6. Merion (Hugh Wilson) – greatness on a small property
Merion may be the best routing in golf. On such a small property Hugh Wilson was able to find a flawless layout. The fun of the golf course routing is that it has a number of unconventional aspects to it: all par fives are in the first four holes, there is a long run of shorter holes from 7 through to 13, all climaxed by a grinding finishing 5. It works so well for two reasons; the first is that Wilson has simply used the best available holes and not been influenced by convention. The second is the rhythm of the course, it works almost like a three act play. The player is given a firm introduction to the course and it’s challenges in the opening 6, he is given an opportunity to try and be much more aggressive or to even score if he dares for the next 7, and the final act is survival. Merion gives the player all they can handle in the final 5 to see how good they really are.
7. Royal County Down (Morris, Coombe and Colt) – sense of place
Royal County Down has bearded bunkers, brilliant purple heather, dark green gorse, magnificent golden dunes, the slate grey sea, spectacular deep purple mountains and a beautiful red brick hotel fronting the town itself. The architecture is great on it’s own, but the surroundings simply add to the experience and make Royal County Down one of the finest places to be anywhere. If you can combine great architecture into the right surroundings, you have magic. These are the courses that stay with us the rest of our lives.
The lesson is to find the right site first.
8. National Golf links of America (MacDonald) – understanding strategies of the great holes
Many people believe there are no new ideas to bring to the game, that everything has been done, and the newness is more the ability of the architect to adapt old ideas to new situations. Charles Blair MacDonald (a Canadian!) adapted the great holes and strategies to create the National Golf Links of America. The lesson is simple, to be a great architect you must study and understand the ideas of the great holes before you can design them yourself. MacDonald’s adaptations are some of the finest, and some of his more innovative uses of them are well worth studying too.
9. Cypress Point (MacKenzie) – blending in and standing out
If you polled the architects Alister MacKenzie would likely be chosen as the greatest architect in history.

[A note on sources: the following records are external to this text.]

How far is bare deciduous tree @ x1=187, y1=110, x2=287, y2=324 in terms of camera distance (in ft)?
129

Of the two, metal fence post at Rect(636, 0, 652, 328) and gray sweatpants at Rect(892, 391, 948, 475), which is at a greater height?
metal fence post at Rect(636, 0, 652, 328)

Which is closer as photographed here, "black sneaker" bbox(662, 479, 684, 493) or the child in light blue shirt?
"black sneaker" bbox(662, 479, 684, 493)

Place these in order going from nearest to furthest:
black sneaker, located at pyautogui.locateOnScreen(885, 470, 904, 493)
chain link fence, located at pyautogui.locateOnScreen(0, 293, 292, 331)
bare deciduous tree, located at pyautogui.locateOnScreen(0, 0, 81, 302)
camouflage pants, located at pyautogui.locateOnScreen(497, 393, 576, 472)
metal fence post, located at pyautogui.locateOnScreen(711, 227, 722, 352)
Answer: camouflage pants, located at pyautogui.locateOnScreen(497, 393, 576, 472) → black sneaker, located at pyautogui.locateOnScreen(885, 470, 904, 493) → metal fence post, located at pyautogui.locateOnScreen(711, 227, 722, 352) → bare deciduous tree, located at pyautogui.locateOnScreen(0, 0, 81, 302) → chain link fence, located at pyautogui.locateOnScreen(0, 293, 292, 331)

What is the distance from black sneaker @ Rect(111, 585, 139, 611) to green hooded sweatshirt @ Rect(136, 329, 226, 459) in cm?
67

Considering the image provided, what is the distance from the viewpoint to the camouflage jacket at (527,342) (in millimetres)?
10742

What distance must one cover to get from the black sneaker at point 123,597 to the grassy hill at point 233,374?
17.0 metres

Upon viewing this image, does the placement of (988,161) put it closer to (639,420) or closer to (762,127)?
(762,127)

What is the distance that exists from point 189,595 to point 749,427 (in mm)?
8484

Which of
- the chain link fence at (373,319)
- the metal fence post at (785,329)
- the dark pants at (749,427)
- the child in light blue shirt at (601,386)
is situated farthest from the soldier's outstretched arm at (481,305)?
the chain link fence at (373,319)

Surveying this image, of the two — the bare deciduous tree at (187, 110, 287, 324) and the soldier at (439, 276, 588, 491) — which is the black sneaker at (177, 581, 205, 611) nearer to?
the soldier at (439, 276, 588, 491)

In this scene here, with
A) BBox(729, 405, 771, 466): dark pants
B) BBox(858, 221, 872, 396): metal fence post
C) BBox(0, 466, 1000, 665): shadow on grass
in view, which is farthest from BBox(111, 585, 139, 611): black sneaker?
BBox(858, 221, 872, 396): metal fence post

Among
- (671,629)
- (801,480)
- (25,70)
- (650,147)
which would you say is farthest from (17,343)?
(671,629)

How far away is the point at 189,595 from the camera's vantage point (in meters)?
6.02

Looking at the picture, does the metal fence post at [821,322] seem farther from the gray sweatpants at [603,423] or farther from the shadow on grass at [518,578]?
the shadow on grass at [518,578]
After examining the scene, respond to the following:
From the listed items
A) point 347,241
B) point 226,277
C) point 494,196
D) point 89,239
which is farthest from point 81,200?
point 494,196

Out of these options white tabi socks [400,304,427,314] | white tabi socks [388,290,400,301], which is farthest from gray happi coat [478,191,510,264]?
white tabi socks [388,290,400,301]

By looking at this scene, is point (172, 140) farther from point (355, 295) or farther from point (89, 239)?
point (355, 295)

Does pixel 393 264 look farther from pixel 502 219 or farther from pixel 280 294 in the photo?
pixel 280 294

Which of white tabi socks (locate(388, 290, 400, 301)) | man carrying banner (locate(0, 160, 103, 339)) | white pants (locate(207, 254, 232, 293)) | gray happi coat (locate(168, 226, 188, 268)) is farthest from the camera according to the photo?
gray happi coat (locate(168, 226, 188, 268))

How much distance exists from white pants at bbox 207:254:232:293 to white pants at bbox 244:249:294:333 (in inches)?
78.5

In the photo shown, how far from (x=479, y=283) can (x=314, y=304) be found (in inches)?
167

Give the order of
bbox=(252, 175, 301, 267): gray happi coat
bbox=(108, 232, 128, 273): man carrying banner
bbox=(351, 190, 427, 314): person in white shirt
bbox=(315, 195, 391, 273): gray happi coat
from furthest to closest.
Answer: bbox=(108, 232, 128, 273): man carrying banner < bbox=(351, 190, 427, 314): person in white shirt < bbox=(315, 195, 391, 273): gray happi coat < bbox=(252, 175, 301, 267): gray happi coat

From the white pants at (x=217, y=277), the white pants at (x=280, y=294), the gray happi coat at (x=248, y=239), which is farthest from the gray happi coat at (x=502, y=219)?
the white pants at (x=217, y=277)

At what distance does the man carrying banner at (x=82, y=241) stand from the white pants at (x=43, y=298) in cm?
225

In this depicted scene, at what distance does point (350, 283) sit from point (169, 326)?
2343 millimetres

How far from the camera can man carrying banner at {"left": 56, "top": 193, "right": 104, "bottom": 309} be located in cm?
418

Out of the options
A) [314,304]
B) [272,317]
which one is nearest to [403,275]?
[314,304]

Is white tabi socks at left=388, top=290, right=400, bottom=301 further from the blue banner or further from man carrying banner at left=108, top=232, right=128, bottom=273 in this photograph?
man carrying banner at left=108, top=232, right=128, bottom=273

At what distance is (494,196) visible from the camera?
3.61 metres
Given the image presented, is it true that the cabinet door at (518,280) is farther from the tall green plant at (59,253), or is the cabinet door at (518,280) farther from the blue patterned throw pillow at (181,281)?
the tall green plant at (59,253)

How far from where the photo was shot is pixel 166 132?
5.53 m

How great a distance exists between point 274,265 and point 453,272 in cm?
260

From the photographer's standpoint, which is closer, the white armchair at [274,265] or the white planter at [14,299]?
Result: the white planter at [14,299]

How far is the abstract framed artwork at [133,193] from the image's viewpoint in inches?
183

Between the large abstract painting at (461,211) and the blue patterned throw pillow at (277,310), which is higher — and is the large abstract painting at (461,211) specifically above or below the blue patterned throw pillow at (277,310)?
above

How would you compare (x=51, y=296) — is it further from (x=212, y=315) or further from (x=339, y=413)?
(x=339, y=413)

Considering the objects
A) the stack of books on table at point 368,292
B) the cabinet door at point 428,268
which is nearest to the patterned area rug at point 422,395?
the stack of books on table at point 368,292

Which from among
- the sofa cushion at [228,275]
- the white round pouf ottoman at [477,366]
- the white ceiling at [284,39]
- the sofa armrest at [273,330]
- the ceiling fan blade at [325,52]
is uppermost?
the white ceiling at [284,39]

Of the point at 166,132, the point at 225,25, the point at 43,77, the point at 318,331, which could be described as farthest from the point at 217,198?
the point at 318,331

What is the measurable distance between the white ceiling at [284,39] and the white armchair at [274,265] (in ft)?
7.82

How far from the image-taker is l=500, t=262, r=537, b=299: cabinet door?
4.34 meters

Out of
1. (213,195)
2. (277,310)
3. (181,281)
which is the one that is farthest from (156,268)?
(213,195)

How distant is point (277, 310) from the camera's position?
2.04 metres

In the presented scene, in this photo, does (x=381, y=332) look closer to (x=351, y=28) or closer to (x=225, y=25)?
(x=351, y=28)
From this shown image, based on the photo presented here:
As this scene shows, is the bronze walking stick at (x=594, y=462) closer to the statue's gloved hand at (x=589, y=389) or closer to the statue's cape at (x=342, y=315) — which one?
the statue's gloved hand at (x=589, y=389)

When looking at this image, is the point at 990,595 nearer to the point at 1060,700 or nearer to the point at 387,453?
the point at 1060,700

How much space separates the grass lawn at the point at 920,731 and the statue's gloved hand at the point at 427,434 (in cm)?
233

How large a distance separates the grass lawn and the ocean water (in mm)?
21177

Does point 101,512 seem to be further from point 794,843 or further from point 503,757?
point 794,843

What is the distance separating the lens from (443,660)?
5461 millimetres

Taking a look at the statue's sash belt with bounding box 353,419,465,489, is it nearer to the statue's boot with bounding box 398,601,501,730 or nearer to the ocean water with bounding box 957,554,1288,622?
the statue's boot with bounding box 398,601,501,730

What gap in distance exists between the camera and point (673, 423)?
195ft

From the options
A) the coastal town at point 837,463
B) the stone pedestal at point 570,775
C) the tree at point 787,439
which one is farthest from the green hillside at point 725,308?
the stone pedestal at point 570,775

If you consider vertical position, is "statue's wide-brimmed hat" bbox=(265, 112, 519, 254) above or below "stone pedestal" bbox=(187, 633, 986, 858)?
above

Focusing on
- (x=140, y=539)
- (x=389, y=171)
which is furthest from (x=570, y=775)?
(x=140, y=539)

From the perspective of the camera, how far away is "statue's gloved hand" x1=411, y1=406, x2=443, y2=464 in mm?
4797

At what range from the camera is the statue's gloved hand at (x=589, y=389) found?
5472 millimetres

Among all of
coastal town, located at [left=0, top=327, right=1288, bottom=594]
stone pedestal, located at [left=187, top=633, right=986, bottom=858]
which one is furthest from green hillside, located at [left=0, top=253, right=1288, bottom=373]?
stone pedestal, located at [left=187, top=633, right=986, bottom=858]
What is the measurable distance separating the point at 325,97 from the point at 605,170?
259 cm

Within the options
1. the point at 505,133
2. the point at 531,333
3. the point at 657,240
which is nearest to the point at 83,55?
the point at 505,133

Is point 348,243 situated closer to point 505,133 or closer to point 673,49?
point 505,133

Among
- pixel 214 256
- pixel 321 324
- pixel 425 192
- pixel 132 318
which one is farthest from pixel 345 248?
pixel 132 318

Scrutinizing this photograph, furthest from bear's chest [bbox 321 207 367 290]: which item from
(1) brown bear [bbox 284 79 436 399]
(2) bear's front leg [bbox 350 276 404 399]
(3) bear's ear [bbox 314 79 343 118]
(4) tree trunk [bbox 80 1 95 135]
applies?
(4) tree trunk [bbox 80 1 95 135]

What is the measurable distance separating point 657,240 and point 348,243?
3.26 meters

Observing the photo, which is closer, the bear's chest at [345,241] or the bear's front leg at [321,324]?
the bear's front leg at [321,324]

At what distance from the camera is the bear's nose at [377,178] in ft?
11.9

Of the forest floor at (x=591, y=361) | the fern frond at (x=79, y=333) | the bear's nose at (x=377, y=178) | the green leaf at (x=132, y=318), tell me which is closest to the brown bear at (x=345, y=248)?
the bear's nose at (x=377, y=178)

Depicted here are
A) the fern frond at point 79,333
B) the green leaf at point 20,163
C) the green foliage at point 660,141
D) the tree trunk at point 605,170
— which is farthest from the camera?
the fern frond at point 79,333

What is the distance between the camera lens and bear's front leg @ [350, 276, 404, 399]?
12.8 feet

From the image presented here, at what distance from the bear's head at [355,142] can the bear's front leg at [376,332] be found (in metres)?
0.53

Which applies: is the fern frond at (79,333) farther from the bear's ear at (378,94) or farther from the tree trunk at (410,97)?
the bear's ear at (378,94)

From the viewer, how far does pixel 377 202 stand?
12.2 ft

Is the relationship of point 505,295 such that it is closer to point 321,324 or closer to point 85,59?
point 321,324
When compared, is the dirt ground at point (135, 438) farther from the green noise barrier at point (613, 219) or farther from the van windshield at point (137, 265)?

He had a wonderful knack of incorporating natural features, and in particular natural hazards, into the golf course. At Cypress Point his bunkers were the key. The blended naturally right into the dunes, they contrasted wonderfully while mimicking the tree tops, and they added an elegant flair to the ocean side holes without competing with all the natural beauty. The artistry of his bunkers is breathtaking, yet for all their character and movement, they still magically blend comfortably into the surroundings.
10. Riviera (Thomas) – asking the player to work the ball
George Thomas probably combined strategy and beauty as well as any architect. He was a master strategist, who rewarded a player for positional play, but liked to make the player work to get the ball into position. There is no course quite like Riviera, where a player is continuously encouraged to hit either a draw or fade off the tee. Where the course excels further is the continuous balance back and forth so that no player has an advantage; many of the holes call for fade from the tee and then the draw on the approach, the next hole will often ask for the exact opposite strategy so no player can gain an advantage. He expertly used a combination of Eucalyptus trees, bunkers, slopes of the greens, and the baranca to make the player shape their shots. Riviera is a remarkably well balanced test of shot-making.